--- REQUEST 1 ---
Answer these questions using the text on George Washington as a soldier:
(a) According to Washington, the states nominated officers who were not fit to be what?
(b) How high was the gallows Washington had erected?
(c) At times, what share of the soldiers were on the sick-list?
--- REQUEST 2 ---
In the text on George Washington as a soldier, rewrite the paragraph beginning "Two results were sickness and discontent" as a shorter version that keeps its main facts.
--- REQUEST 3 ---
Carry on the text on George Washington as a soldier from the point where it stops.

--- DOCUMENT TEXT ---
--*--
The True George Washington: Soldier: Congressional Interference

Updated September 23, 2019 | Infoplease Staff

Congressional Interference

To make matters worse, politics were allowed to play a prominent part in the selection of officers, and Washington complained that "the different States [were], without regard to the qualifications of an officer, quarrelling about the appointments, and nominating such as are not fit to be shoeblacks, from the attachments of this or that member of Assembly." As a result, so he wrote of New England, "their officers are generally of the lowest class of the people; and, instead of setting a good example to their men, are leading them into every kind of mischief, one species of which is plundering the inhabitants, under the pretence of their being Tories." To this political motive he himself would not yield, and a sample of his appointments was given when a man was named "because he stands unconnected with either of these Governments; or with this, or that or tother man; for between you and me there is more in this than you can easily imagine," and he asserted that "I will not have any Gentn. introduced from family connexion, or local attachments, to the prejudice of the Service."

To misbehaving soldiers Washington showed little mercy. In his first service he had deserters and plunderers "flogged," and threatened that if he could "lay hands" on one particular culprit, "I would try the effect of 1000 lashes." At another time he had "a Gallows near 40 feet high erected (which has terrified the rest exceedingly) and I am determined if I can be justified in the proceeding, to hang two or three on it, as an example to others." When he took command of the Continental army he "made a pretty good slam among such kind of officers as the Massachusetts Government abound in since I came to this Camp, having broke one Colo, and two Captains for cowardly behavior in the action on Bunker's Hill,—two Captains for drawing more provisions and pay than they had men in their Company—and one for being absent from his Post when the Enemy appeared there and burnt a House just by it Besides these, I have at this time—one Colo., one Major, one Captn., & two subalterns under arrest for tryal—In short I spare none yet fear it will not at all do as these People seem to be too inattentive to every thing but their Interest" "I am sorry," he wrote, "to be under a Necessity of making frequent Examples among the Officers," but "as nothing can be more fatal to an Army, than Crimes of this kind, I am determined by every Motive of Reward and Punishment to prevent them in future." Even when plundering was avoided there were short commons for those who clung to the General. The commander-in-chief wrote Congress that "they have often, very often, been reduced to the necessity of Eating Salt Porke, or Beef not for a day, or a week but months together without Vegetables, or money to buy them;" and again, he complained that "the Soldiers [were forced to] eat every kind of horse food but Hay. Buckwheat, common wheat, Rye and Indn. Corn was the composition of the Meal which made their bread. As an Army they bore it, [but] accompanied by the want of Cloaths, Blankets, &c., will produce frequent desertions in all armies and so it happens with us, tho' it did not excite a mutiny." Even the horses suffered, and Washington wrote to the quartermaster-general, "Sir, my horses I am told have not had a mouthful of long or short forage for three days. They have eaten up their mangers and are now, (though wanted for immediate use,) scarcely able to stand."

Two results were sickness and discontent. At times one-fourth of the soldiers were on the sick-list. Three times portions of the army mutinied, and nothing but Washington's influence prevented the disorder from spreading. At the end of the war, when, according to Hamilton, "the army had secretly determined not to lay down their arms until due provision and a satisfactory prospect should be offered on the subject of their pay," the commander-in-chief urged Congress to do them justice, writing, "the fortitude—the long, & great suffering of this army is unexampled in history; but there is an end to all things & I fear we are very near to this. Which, more than probably will oblige me to stick very close to my flock this winter, & try like a careful physician, to prevent, if possible, the disorders getting to an incurable height." In this he judged rightly, for by his influence alone was the army prevented from adopting other than peaceful measures to secure itself justice.
--*--
(Items from a data source)

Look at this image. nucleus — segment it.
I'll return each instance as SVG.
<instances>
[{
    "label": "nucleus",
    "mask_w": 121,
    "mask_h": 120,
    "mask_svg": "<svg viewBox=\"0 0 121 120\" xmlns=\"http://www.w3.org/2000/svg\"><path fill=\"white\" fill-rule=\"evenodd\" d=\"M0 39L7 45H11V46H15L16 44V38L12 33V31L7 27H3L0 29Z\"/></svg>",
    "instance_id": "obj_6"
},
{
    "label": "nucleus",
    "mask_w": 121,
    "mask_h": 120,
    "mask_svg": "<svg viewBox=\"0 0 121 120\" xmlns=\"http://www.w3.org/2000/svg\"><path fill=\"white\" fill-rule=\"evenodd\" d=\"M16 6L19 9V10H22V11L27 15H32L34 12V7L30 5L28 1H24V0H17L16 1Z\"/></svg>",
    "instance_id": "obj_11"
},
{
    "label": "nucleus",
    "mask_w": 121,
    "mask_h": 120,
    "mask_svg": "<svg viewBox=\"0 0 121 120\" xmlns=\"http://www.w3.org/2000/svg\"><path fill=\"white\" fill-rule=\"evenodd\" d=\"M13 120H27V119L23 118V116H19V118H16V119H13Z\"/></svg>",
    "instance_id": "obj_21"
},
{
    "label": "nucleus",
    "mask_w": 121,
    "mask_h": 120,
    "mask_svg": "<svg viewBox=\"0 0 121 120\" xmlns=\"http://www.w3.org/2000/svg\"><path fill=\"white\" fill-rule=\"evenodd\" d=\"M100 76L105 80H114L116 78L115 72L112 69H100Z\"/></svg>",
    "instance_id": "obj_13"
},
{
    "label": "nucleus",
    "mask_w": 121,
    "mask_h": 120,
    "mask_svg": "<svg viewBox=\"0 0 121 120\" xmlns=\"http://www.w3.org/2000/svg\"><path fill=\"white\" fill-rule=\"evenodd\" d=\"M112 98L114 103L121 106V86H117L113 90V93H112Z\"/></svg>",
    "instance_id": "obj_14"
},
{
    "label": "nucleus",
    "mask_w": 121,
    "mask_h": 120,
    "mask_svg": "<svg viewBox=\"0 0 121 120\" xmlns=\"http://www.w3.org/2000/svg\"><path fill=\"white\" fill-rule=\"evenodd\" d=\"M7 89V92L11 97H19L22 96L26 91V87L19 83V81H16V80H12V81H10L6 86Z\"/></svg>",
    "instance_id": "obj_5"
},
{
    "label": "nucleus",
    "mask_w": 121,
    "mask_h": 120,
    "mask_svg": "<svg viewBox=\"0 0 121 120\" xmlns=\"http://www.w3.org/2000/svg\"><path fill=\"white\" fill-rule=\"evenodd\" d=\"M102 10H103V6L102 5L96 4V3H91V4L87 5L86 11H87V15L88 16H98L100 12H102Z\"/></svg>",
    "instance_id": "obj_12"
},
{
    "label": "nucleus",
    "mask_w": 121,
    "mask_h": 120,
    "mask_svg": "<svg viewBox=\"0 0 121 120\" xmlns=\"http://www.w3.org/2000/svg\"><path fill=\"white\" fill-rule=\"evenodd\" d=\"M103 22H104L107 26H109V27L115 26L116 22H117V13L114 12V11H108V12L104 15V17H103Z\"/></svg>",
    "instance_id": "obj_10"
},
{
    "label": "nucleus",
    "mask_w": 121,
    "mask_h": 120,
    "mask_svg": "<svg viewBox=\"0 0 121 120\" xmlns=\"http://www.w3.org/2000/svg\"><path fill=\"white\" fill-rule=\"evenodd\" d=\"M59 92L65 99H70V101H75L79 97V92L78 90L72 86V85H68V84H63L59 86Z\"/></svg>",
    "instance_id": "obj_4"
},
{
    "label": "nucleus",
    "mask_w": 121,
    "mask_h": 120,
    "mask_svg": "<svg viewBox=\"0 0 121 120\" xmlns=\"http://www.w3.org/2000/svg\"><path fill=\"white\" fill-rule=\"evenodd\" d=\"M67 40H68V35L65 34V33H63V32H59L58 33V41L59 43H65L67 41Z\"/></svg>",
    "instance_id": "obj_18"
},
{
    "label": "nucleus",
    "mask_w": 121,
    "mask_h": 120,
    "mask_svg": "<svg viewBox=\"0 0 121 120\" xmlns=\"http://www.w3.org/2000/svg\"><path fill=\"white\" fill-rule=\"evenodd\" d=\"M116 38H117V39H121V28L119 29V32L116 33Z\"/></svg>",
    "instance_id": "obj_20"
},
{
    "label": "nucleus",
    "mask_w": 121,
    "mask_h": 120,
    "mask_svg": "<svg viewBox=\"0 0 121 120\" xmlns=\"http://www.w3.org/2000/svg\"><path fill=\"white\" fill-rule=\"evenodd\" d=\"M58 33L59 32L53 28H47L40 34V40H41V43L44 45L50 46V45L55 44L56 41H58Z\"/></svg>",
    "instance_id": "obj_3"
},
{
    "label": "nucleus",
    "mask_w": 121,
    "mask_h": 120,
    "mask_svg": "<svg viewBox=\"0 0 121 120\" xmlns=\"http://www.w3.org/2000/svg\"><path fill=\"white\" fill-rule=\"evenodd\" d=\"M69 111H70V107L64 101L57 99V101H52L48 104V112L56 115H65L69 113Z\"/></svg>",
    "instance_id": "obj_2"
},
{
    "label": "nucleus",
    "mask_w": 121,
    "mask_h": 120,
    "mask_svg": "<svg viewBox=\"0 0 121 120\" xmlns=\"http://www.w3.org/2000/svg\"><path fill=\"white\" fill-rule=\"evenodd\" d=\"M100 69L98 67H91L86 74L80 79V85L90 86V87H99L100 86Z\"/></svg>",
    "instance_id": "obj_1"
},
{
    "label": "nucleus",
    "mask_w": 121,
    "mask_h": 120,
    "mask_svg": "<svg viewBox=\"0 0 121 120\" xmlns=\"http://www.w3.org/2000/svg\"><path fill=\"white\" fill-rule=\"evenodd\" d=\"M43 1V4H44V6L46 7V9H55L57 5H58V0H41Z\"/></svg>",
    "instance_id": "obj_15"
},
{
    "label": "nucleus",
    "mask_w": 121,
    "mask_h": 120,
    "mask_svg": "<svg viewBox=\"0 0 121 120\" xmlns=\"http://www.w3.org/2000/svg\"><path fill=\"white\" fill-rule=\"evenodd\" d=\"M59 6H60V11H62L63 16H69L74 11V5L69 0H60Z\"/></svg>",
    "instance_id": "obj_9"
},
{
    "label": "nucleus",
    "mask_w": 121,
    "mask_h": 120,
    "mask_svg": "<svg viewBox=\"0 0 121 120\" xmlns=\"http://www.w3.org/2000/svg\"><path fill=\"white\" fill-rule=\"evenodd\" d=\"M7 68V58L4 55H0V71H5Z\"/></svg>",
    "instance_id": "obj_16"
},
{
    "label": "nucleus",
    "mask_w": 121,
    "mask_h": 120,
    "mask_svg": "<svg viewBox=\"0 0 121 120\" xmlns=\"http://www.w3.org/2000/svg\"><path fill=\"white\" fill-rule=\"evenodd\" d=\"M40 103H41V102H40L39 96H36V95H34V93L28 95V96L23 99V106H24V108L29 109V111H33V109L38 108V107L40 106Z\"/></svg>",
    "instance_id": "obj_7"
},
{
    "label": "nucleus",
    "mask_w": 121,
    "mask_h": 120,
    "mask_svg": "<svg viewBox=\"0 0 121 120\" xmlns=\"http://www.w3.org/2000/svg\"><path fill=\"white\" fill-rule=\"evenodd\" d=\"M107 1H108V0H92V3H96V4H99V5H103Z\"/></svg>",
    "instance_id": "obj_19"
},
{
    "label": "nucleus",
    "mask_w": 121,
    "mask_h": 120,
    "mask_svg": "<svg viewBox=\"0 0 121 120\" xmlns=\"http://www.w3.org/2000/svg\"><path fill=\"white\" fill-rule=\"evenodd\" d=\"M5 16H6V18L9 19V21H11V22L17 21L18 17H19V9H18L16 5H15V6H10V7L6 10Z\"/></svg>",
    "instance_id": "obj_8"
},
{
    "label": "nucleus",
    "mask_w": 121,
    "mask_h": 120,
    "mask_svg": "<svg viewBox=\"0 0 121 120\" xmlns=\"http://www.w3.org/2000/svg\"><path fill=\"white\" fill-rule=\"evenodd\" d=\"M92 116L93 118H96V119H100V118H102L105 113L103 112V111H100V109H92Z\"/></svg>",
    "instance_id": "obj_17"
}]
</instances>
--*--
--- FINAL RESULT 1 ---
(a) Shoeblacks.
(b) Near 40 feet high.
(c) One-fourth.

--- FINAL RESULT 2 ---
The army suffered sickness and discontent. At times one-fourth of the soldiers were sick. Portions of the army mutinied three times, and only Washington's influence stopped the disorder from spreading. At the end of the war, Hamilton said the army had secretly resolved to keep its arms until its pay was provided for. Washington urged Congress to do the soldiers justice. He called their suffering unexampled in history and said he feared an end was near. He planned to stay close to his men that winter to keep the trouble from becoming incurable. He judged rightly, since his influence alone kept the army to peaceful measures in seeking justice.

--- FINAL RESULT 3 ---
A chief part of these difficulties the Continental Congress is directly responsible for, and the reason for their conduct is to be found largely in the circumstances of Washington's appointment to the command.

When the Second Congress met, in May, 1775, the battle of Lexington had been fought, and twenty thousand minute-men were assembled about Boston. To pay and feed such a horde was wholly beyond the ability of New England, and her delegates came to the Congress bent upon getting that body to assume the expense, or, as the Provincial Congress of Massachusetts naively put it, "we have the greatest Confidence in the Wisdom and Ability of the Continent to support us."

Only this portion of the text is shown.